Reproduce verbatim the entries from the beginning through the line containing "Pre-owned Eci 3/4", including both the first line and that line.

** GIVEN RECORDS follows **

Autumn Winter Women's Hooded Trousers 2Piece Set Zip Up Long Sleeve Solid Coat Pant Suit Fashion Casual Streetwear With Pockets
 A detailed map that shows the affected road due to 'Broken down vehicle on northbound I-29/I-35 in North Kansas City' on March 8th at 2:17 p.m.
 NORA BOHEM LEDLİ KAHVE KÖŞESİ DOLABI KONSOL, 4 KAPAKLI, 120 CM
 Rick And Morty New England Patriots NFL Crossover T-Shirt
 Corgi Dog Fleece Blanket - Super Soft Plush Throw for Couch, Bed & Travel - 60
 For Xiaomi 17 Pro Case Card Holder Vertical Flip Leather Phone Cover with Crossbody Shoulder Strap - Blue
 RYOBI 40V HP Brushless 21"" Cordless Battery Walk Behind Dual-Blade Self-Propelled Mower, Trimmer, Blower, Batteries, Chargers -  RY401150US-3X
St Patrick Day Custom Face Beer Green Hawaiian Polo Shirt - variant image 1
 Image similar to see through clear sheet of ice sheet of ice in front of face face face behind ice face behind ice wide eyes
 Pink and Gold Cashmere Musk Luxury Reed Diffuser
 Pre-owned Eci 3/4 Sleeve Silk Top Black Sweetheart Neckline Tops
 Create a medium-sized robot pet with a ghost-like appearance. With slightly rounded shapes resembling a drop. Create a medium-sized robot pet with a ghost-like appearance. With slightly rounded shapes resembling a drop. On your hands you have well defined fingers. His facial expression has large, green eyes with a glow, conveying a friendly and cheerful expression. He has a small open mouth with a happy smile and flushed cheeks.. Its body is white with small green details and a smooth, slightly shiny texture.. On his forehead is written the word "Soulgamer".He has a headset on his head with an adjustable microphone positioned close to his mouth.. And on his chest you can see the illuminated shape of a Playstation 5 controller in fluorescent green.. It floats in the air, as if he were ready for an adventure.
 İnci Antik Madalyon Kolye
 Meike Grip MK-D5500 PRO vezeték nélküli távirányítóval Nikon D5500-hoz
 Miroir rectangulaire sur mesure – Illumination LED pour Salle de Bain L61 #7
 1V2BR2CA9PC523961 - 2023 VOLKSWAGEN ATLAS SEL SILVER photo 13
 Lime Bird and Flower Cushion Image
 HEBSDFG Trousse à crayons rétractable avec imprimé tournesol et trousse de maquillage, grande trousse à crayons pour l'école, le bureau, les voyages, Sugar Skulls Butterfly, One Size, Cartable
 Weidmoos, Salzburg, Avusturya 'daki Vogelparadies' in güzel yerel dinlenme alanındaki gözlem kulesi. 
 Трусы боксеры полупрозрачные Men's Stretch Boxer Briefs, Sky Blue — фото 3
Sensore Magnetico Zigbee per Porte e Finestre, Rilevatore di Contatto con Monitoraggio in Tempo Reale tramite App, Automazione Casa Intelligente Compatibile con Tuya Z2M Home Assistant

** End of GIVEN RECORDS **

> **EXERCISE RESPONSE**
Autumn Winter Women's Hooded Trousers 2Piece Set Zip Up Long Sleeve Solid Coat Pant Suit Fashion Casual Streetwear With Pockets
 A detailed map that shows the affected road due to 'Broken down vehicle on northbound I-29/I-35 in North Kansas City' on March 8th at 2:17 p.m.
 NORA BOHEM LEDLİ KAHVE KÖŞESİ DOLABI KONSOL, 4 KAPAKLI, 120 CM
 Rick And Morty New England Patriots NFL Crossover T-Shirt
 Corgi Dog Fleece Blanket - Super Soft Plush Throw for Couch, Bed & Travel - 60
 For Xiaomi 17 Pro Case Card Holder Vertical Flip Leather Phone Cover with Crossbody Shoulder Strap - Blue
 RYOBI 40V HP Brushless 21"" Cordless Battery Walk Behind Dual-Blade Self-Propelled Mower, Trimmer, Blower, Batteries, Chargers -  RY401150US-3X
St Patrick Day Custom Face Beer Green Hawaiian Polo Shirt - variant image 1
 Image similar to see through clear sheet of ice sheet of ice in front of face face face behind ice face behind ice wide eyes
 Pink and Gold Cashmere Musk Luxury Reed Diffuser
 Pre-owned Eci 3/4 Sleeve Silk Top Black Sweetheart Neckline Tops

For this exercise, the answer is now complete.